## TEXT BLOCK
────

Yes, and this is one of the most practically significant benefits for Canadian drivers. Current lithium-ion batteries lose 20-40% of available capacity in cold weather because the liquid electrolyte becomes viscous, slowing ion transport. Solid electrolytes don't become viscous, which means the primary cold-weather capacity loss mechanism is substantially reduced. There will still be some temperature-related performance variation and thermal management energy consumption, but the magnitude of winter range loss should be considerably smaller with solid-state batteries than with current lithium-ion chemistry.
Should I wait for solid-state before buying an EV?
For most Canadian buyers, no. If your use case is well-served by a 350-450 km range vehicle with access to home or workplace charging, current EVs deliver real cost savings that compound every year you own them. Waiting 5-7 years for solid-state while paying for gasoline means forgoing those savings for a long time. The exception is buyers with specific needs — long rural routes without charging infrastructure, extreme cold exposure, or genuine range requirements above 500 km on a daily basis — where the solid-state improvements are more directly material. For those buyers, waiting until 2028-2030 to see the first-generation solid-state offerings is a defensible position.
What is the difference between CATL's semi-solid battery and a true solid-state battery?
CATL's condensed (semi-solid) battery uses a partially gelled electrolyte — thicker than a pure liquid but not fully solid. This gives some benefits of solid-state chemistry (higher energy density than conventional lithium-ion, reduced flammability) without the full manufacturing complexity of a true solid-state cell. CATL's condensed battery is already in production and achieves approximately 500 Wh/kg energy density, which is in solid-state territory. A true solid-state battery uses a fully solid electrolyte material (ceramic, glass, or sulphide compound) and can accommodate a lithium metal anode, which is where the most significant energy density and cycle life improvements come from. The condensed battery is an impressive intermediate technology; true solid-state represents a larger step change.
How does Donut Lab's 97.7% retention result compare to current batteries?
Current lithium-ion EV batteries typically self-discharge at a rate of 2-5% per month in normal storage conditions. The Donut Lab result of 97.7% charge retention after 10 days works out to approximately 0.7% per month — roughly three to seven times lower self-discharge than conventional lithium-ion. In practical terms, a current EV left in a cold garage for a month might lose 3-5% of charge passively; a solid-state vehicle with comparable self-discharge performance would lose less than 1%. This matters most for seasonal storage, extended parking, and use in very cold conditions where passive energy consumption for thermal management already adds to the total energy drain on a parked vehicle.
Will solid-state batteries make current EVs obsolete?
They won't make current EVs stop working — a 2026 EV will drive exactly the same in 2032 as it does today. They will affect resale values as solid-state vehicles arrive with meaningfully superior performance characteristics, particularly at the range and cold-weather ends of the spectrum. The magnitude of that depreciation effect depends on how quickly solid-state reaches volume production and how aggressively it's priced. If solid-state vehicles cost $30,000 more than comparable lithium-ion vehicles in 2030 (as seems likely), the used market impact on current EVs will be modest. If cost curves move faster than expected and solid-state reaches near-parity, the depreciation pressure on current EVs will be more significant.

────

Stored data entries:
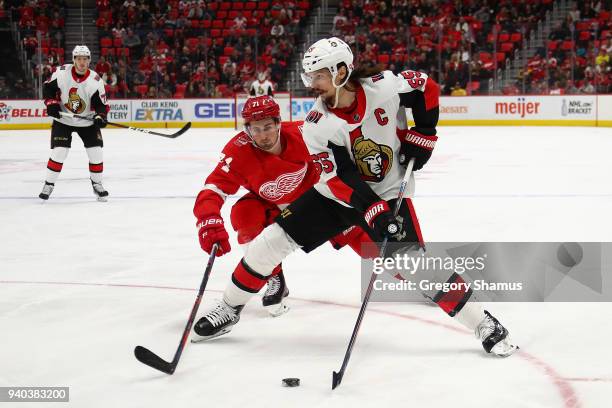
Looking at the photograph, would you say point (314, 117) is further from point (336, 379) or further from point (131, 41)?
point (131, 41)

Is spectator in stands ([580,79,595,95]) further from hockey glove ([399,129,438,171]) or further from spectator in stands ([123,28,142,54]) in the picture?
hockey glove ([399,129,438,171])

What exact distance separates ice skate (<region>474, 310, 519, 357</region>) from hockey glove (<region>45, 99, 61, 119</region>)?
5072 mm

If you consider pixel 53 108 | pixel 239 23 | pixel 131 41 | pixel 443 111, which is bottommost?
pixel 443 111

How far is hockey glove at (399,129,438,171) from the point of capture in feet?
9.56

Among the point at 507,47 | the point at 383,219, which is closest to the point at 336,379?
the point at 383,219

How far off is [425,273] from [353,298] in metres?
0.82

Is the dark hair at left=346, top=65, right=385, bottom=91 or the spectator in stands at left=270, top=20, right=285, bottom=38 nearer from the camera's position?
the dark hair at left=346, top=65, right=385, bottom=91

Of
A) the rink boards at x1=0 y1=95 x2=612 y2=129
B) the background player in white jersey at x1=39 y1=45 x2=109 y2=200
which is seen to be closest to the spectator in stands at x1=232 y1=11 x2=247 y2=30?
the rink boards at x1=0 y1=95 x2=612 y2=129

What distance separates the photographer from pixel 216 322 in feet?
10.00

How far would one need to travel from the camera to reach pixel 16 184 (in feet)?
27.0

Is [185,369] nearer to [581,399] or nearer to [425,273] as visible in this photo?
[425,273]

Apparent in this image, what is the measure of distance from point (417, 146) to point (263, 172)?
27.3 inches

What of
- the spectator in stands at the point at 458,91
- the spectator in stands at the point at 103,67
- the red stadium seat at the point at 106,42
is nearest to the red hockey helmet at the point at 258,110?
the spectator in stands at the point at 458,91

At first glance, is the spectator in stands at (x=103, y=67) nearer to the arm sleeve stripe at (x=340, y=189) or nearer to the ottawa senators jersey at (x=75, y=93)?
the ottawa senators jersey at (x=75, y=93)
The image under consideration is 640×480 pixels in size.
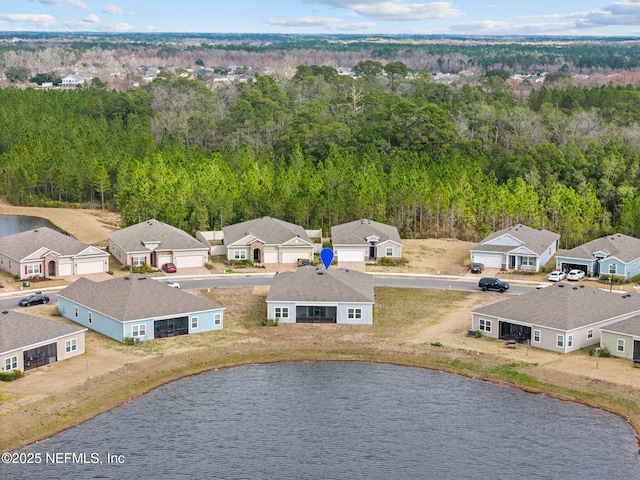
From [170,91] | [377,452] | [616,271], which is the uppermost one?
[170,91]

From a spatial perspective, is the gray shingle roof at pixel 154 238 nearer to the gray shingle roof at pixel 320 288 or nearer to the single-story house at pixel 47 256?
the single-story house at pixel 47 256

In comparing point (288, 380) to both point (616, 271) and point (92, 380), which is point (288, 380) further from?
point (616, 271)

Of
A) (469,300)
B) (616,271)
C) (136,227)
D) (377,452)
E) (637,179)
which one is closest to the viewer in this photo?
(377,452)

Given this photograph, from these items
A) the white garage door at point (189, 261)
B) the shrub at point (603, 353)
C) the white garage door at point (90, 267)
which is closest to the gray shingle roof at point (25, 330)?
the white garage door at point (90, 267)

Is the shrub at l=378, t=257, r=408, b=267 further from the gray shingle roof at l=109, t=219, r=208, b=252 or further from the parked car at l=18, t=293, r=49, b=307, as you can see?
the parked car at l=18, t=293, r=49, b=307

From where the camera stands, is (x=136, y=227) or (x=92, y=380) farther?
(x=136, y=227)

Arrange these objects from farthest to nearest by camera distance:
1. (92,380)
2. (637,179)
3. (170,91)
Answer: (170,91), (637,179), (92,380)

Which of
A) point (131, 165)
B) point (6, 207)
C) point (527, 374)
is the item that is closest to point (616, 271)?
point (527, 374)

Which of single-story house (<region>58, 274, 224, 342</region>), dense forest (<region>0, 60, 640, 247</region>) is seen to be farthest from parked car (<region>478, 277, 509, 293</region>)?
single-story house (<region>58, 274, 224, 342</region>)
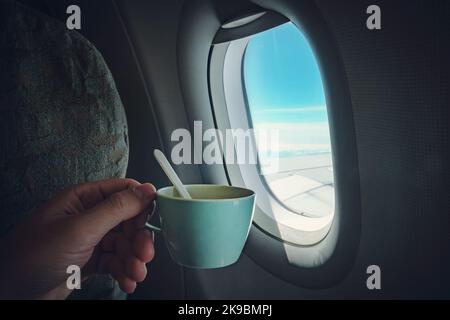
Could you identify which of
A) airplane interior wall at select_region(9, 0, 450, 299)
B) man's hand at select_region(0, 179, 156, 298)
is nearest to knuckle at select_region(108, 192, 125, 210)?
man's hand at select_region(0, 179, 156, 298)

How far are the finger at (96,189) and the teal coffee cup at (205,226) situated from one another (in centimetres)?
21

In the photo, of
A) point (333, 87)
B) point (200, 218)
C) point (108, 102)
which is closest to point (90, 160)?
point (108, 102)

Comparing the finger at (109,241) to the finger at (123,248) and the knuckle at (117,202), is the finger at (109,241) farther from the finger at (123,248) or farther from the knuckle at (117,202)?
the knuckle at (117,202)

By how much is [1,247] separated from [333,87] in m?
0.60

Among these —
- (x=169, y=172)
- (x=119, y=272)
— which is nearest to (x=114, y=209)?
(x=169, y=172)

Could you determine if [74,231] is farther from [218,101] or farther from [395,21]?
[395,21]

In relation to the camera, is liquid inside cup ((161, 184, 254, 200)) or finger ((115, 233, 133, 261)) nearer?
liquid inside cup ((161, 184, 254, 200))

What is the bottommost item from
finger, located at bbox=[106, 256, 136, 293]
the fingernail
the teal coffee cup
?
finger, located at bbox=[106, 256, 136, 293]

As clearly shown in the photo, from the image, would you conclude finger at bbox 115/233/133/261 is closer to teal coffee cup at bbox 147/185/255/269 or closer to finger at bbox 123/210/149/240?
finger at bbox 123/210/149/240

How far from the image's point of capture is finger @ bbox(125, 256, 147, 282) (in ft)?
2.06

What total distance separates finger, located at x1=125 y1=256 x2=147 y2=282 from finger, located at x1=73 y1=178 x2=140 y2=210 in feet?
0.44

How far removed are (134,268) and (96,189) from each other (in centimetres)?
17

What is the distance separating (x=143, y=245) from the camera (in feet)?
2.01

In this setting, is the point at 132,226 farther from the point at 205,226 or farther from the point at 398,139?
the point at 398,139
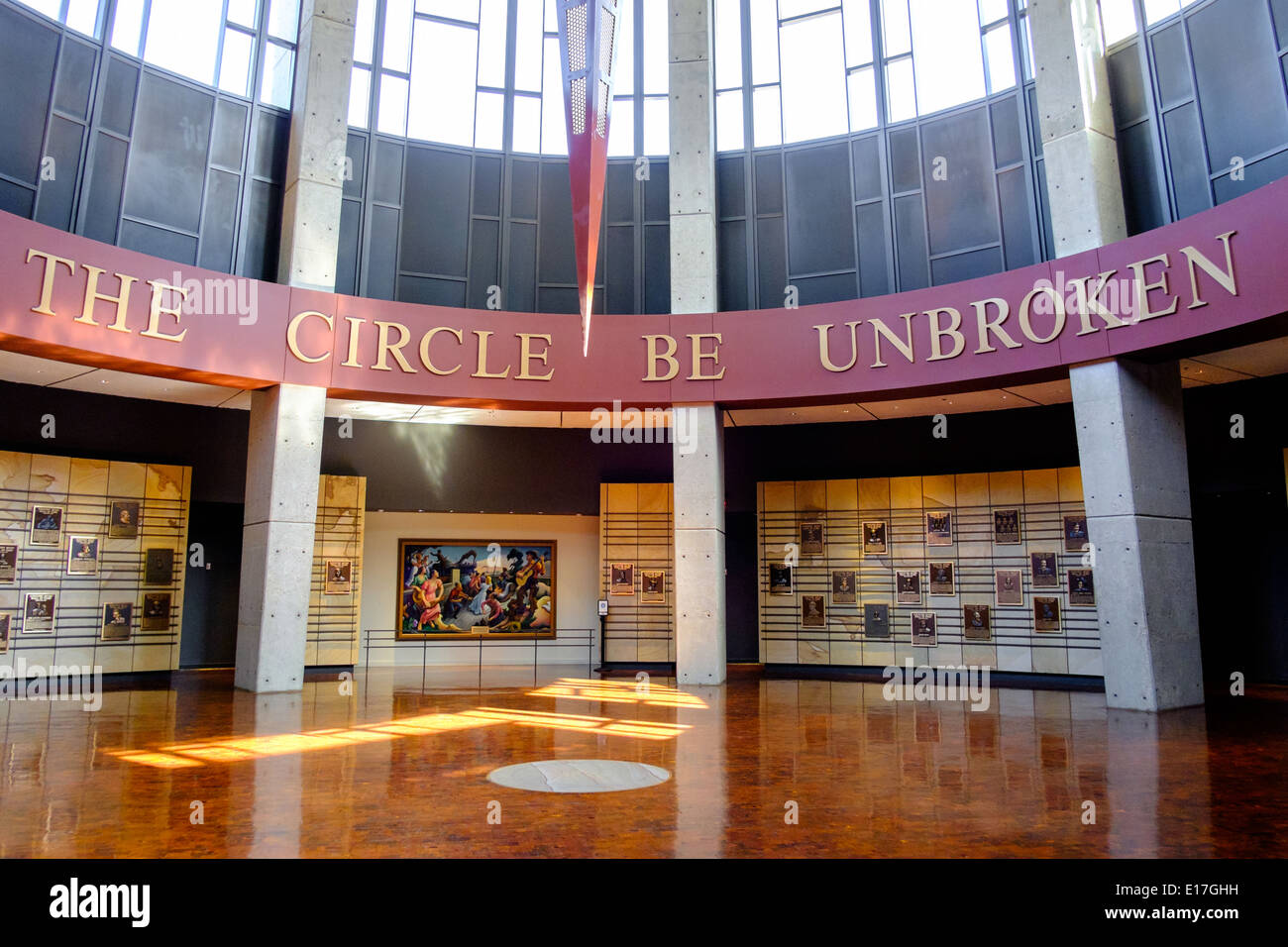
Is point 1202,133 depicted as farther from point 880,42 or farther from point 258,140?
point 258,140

────

## EXERCISE REQUIREMENTS
• a. Answer these questions from the solid-state battery text:
(i) What share of available capacity do current lithium-ion batteries lose in cold weather?
(ii) What energy density does CATL's condensed battery achieve?
(iii) What monthly self-discharge rate does the Donut Lab result work out to?
• b. Repeat the solid-state battery text between "Should I wait" and "true solid-state battery?", inclusive.
The stored data entries are material separate from the text.

## RESPONSES PER TASK
• a.
(i) 20-40%
(ii) Approximately 500 Wh/kg
(iii) Approximately 0.7% per month

• b.
Should I wait for solid-state before buying an EV?
For most Canadian buyers, no. If your use case is well-served by a 350-450 km range vehicle with access to home or workplace charging, current EVs deliver real cost savings that compound every year you own them. Waiting 5-7 years for solid-state while paying for gasoline means forgoing those savings for a long time. The exception is buyers with specific needs — long rural routes without charging infrastructure, extreme cold exposure, or genuine range requirements above 500 km on a daily basis — where the solid-state improvements are more directly material. For those buyers, waiting until 2028-2030 to see the first-generation solid-state offerings is a defensible position.
What is the difference between CATL's semi-solid battery and a true solid-state battery?